◆ What is expected:
All of the data needs to be reproduced with no alterations.

◆ Material for the task:

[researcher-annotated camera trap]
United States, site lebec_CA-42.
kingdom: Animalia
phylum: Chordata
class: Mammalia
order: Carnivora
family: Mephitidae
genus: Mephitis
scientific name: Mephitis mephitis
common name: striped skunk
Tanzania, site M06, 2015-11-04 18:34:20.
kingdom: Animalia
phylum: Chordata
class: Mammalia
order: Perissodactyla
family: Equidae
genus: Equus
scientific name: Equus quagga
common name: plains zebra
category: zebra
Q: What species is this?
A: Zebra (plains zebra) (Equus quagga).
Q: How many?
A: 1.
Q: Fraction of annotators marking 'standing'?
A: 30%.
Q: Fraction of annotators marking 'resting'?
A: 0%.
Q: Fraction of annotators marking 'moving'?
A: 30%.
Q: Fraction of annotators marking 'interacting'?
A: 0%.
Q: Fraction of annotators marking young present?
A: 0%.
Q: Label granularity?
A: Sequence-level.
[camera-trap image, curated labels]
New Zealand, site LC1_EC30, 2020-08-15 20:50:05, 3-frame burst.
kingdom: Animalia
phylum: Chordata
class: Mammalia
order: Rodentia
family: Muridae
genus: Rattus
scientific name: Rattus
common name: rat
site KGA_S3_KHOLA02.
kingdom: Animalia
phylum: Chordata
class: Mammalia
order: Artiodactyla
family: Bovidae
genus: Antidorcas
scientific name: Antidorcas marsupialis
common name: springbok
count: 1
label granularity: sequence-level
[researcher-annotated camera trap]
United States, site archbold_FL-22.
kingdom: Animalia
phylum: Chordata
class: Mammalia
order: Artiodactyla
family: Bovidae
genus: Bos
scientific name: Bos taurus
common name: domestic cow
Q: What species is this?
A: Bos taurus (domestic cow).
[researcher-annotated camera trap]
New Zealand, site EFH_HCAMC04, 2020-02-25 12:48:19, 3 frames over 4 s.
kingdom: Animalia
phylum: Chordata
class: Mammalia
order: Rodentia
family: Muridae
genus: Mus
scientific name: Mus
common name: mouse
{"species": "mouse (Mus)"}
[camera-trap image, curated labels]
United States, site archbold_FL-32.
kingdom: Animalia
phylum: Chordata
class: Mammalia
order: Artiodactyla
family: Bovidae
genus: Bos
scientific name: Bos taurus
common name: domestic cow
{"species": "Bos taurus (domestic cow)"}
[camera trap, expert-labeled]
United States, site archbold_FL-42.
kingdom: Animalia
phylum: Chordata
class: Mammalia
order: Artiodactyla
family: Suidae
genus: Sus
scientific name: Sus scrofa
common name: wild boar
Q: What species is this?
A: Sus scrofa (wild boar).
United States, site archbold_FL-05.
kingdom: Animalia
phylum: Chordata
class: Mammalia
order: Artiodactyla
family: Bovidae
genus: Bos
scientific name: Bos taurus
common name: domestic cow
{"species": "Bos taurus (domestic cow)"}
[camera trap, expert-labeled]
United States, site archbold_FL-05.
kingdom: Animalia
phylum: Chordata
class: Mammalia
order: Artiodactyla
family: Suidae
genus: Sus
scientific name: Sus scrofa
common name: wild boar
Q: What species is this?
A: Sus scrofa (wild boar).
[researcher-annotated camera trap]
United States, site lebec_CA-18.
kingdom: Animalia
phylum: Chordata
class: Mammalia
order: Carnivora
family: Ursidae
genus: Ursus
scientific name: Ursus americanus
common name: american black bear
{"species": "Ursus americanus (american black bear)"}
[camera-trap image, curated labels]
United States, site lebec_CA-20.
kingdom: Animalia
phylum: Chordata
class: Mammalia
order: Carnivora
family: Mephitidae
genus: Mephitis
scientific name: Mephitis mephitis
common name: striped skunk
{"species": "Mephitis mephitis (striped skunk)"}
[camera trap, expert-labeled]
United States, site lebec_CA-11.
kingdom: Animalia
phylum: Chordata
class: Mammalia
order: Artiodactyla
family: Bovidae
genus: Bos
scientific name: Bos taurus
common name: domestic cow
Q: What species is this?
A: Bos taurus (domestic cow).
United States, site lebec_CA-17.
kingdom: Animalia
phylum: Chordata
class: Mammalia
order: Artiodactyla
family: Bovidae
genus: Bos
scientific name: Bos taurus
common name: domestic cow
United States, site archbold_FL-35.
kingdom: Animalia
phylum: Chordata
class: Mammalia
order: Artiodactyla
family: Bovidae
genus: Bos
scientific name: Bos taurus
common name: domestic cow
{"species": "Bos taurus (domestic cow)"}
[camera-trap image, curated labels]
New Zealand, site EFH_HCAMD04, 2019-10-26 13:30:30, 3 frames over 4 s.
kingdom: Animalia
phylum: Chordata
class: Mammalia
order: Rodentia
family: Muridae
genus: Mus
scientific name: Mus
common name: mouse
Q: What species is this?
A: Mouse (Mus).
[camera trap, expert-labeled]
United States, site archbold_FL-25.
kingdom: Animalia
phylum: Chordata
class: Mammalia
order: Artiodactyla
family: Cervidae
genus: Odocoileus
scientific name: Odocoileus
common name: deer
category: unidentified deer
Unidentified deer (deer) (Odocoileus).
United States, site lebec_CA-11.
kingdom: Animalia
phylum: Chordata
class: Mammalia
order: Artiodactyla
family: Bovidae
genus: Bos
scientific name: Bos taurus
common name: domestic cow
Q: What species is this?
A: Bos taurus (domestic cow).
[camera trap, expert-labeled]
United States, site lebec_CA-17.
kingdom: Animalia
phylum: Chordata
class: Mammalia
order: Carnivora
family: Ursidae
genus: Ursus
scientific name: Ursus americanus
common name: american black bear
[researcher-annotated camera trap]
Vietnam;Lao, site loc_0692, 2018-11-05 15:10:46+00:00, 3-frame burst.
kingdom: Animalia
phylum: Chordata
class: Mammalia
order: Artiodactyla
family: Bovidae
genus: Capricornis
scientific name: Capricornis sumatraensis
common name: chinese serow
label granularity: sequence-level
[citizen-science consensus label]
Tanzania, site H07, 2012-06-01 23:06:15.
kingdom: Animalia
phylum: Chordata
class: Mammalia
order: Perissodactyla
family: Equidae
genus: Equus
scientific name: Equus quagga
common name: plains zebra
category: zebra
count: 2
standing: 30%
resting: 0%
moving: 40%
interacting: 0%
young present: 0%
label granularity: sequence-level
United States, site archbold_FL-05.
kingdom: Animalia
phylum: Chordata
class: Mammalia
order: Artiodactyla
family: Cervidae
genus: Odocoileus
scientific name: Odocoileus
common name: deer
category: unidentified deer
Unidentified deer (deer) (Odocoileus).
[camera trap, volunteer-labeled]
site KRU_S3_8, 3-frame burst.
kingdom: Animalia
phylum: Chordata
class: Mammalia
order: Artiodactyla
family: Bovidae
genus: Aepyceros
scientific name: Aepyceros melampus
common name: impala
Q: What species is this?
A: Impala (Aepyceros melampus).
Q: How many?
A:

◆ Solved exercise:
[researcher-annotated camera trap]
United States, site lebec_CA-42.
kingdom: Animalia
phylum: Chordata
class: Mammalia
order: Carnivora
family: Mephitidae
genus: Mephitis
scientific name: Mephitis mephitis
common name: striped skunk
Tanzania, site M06, 2015-11-04 18:34:20.
kingdom: Animalia
phylum: Chordata
class: Mammalia
order: Perissodactyla
family: Equidae
genus: Equus
scientific name: Equus quagga
common name: plains zebra
category: zebra
Q: What species is this?
A: Zebra (plains zebra) (Equus quagga).
Q: How many?
A: 1.
Q: Fraction of annotators marking 'standing'?
A: 30%.
Q: Fraction of annotators marking 'resting'?
A: 0%.
Q: Fraction of annotators marking 'moving'?
A: 30%.
Q: Fraction of annotators marking 'interacting'?
A: 0%.
Q: Fraction of annotators marking young present?
A: 0%.
Q: Label granularity?
A: Sequence-level.
[camera-trap image, curated labels]
New Zealand, site LC1_EC30, 2020-08-15 20:50:05, 3-frame burst.
kingdom: Animalia
phylum: Chordata
class: Mammalia
order: Rodentia
family: Muridae
genus: Rattus
scientific name: Rattus
common name: rat
site KGA_S3_KHOLA02.
kingdom: Animalia
phylum: Chordata
class: Mammalia
order: Artiodactyla
family: Bovidae
genus: Antidorcas
scientific name: Antidorcas marsupialis
common name: springbok
count: 1
label granularity: sequence-level
[researcher-annotated camera trap]
United States, site archbold_FL-22.
kingdom: Animalia
phylum: Chordata
class: Mammalia
order: Artiodactyla
family: Bovidae
genus: Bos
scientific name: Bos taurus
common name: domestic cow
Q: What species is this?
A: Bos taurus (domestic cow).
[researcher-annotated camera trap]
New Zealand, site EFH_HCAMC04, 2020-02-25 12:48:19, 3 frames over 4 s.
kingdom: Animalia
phylum: Chordata
class: Mammalia
order: Rodentia
family: Muridae
genus: Mus
scientific name: Mus
common name: mouse
{"species": "mouse (Mus)"}
[camera-trap image, curated labels]
United States, site archbold_FL-32.
kingdom: Animalia
phylum: Chordata
class: Mammalia
order: Artiodactyla
family: Bovidae
genus: Bos
scientific name: Bos taurus
common name: domestic cow
{"species": "Bos taurus (domestic cow)"}
[camera trap, expert-labeled]
United States, site archbold_FL-42.
kingdom: Animalia
phylum: Chordata
class: Mammalia
order: Artiodactyla
family: Suidae
genus: Sus
scientific name: Sus scrofa
common name: wild boar
Q: What species is this?
A: Sus scrofa (wild boar).
United States, site archbold_FL-05.
kingdom: Animalia
phylum: Chordata
class: Mammalia
order: Artiodactyla
family: Bovidae
genus: Bos
scientific name: Bos taurus
common name: domestic cow
{"species": "Bos taurus (domestic cow)"}
[camera trap, expert-labeled]
United States, site archbold_FL-05.
kingdom: Animalia
phylum: Chordata
class: Mammalia
order: Artiodactyla
family: Suidae
genus: Sus
scientific name: Sus scrofa
common name: wild boar
Q: What species is this?
A: Sus scrofa (wild boar).
[researcher-annotated camera trap]
United States, site lebec_CA-18.
kingdom: Animalia
phylum: Chordata
class: Mammalia
order: Carnivora
family: Ursidae
genus: Ursus
scientific name: Ursus americanus
common name: american black bear
{"species": "Ursus americanus (american black bear)"}
[camera-trap image, curated labels]
United States, site lebec_CA-20.
kingdom: Animalia
phylum: Chordata
class: Mammalia
order: Carnivora
family: Mephitidae
genus: Mephitis
scientific name: Mephitis mephitis
common name: striped skunk
{"species": "Mephitis mephitis (striped skunk)"}
[camera trap, expert-labeled]
United States, site lebec_CA-11.
kingdom: Animalia
phylum: Chordata
class: Mammalia
order: Artiodactyla
family: Bovidae
genus: Bos
scientific name: Bos taurus
common name: domestic cow
Q: What species is this?
A: Bos taurus (domestic cow).
United States, site lebec_CA-17.
kingdom: Animalia
phylum: Chordata
class: Mammalia
order: Artiodactyla
family: Bovidae
genus: Bos
scientific name: Bos taurus
common name: domestic cow
United States, site archbold_FL-35.
kingdom: Animalia
phylum: Chordata
class: Mammalia
order: Artiodactyla
family: Bovidae
genus: Bos
scientific name: Bos taurus
common name: domestic cow
{"species": "Bos taurus (domestic cow)"}
[camera-trap image, curated labels]
New Zealand, site EFH_HCAMD04, 2019-10-26 13:30:30, 3 frames over 4 s.
kingdom: Animalia
phylum: Chordata
class: Mammalia
order: Rodentia
family: Muridae
genus: Mus
scientific name: Mus
common name: mouse
Q: What species is this?
A: Mouse (Mus).
[camera trap, expert-labeled]
United States, site archbold_FL-25.
kingdom: Animalia
phylum: Chordata
class: Mammalia
order: Artiodactyla
family: Cervidae
genus: Odocoileus
scientific name: Odocoileus
common name: deer
category: unidentified deer
Unidentified deer (deer) (Odocoileus).
United States, site lebec_CA-11.
kingdom: Animalia
phylum: Chordata
class: Mammalia
order: Artiodactyla
family: Bovidae
genus: Bos
scientific name: Bos taurus
common name: domestic cow
Q: What species is this?
A: Bos taurus (domestic cow).
[camera trap, expert-labeled]
United States, site lebec_CA-17.
kingdom: Animalia
phylum: Chordata
class: Mammalia
order: Carnivora
family: Ursidae
genus: Ursus
scientific name: Ursus americanus
common name: american black bear
[researcher-annotated camera trap]
Vietnam;Lao, site loc_0692, 2018-11-05 15:10:46+00:00, 3-frame burst.
kingdom: Animalia
phylum: Chordata
class: Mammalia
order: Artiodactyla
family: Bovidae
genus: Capricornis
scientific name: Capricornis sumatraensis
common name: chinese serow
label granularity: sequence-level
[citizen-science consensus label]
Tanzania, site H07, 2012-06-01 23:06:15.
kingdom: Animalia
phylum: Chordata
class: Mammalia
order: Perissodactyla
family: Equidae
genus: Equus
scientific name: Equus quagga
common name: plains zebra
category: zebra
count: 2
standing: 30%
resting: 0%
moving: 40%
interacting: 0%
young present: 0%
label granularity: sequence-level
United States, site archbold_FL-05.
kingdom: Animalia
phylum: Chordata
class: Mammalia
order: Artiodactyla
family: Cervidae
genus: Odocoileus
scientific name: Odocoileus
common name: deer
category: unidentified deer
Unidentified deer (deer) (Odocoileus).
[camera trap, volunteer-labeled]
site KRU_S3_8, 3-frame burst.
kingdom: Animalia
phylum: Chordata
class: Mammalia
order: Artiodactyla
family: Bovidae
genus: Aepyceros
scientific name: Aepyceros melampus
common name: impala
Q: What species is this?
A: Impala (Aepyceros melampus).
Q: How many?
A:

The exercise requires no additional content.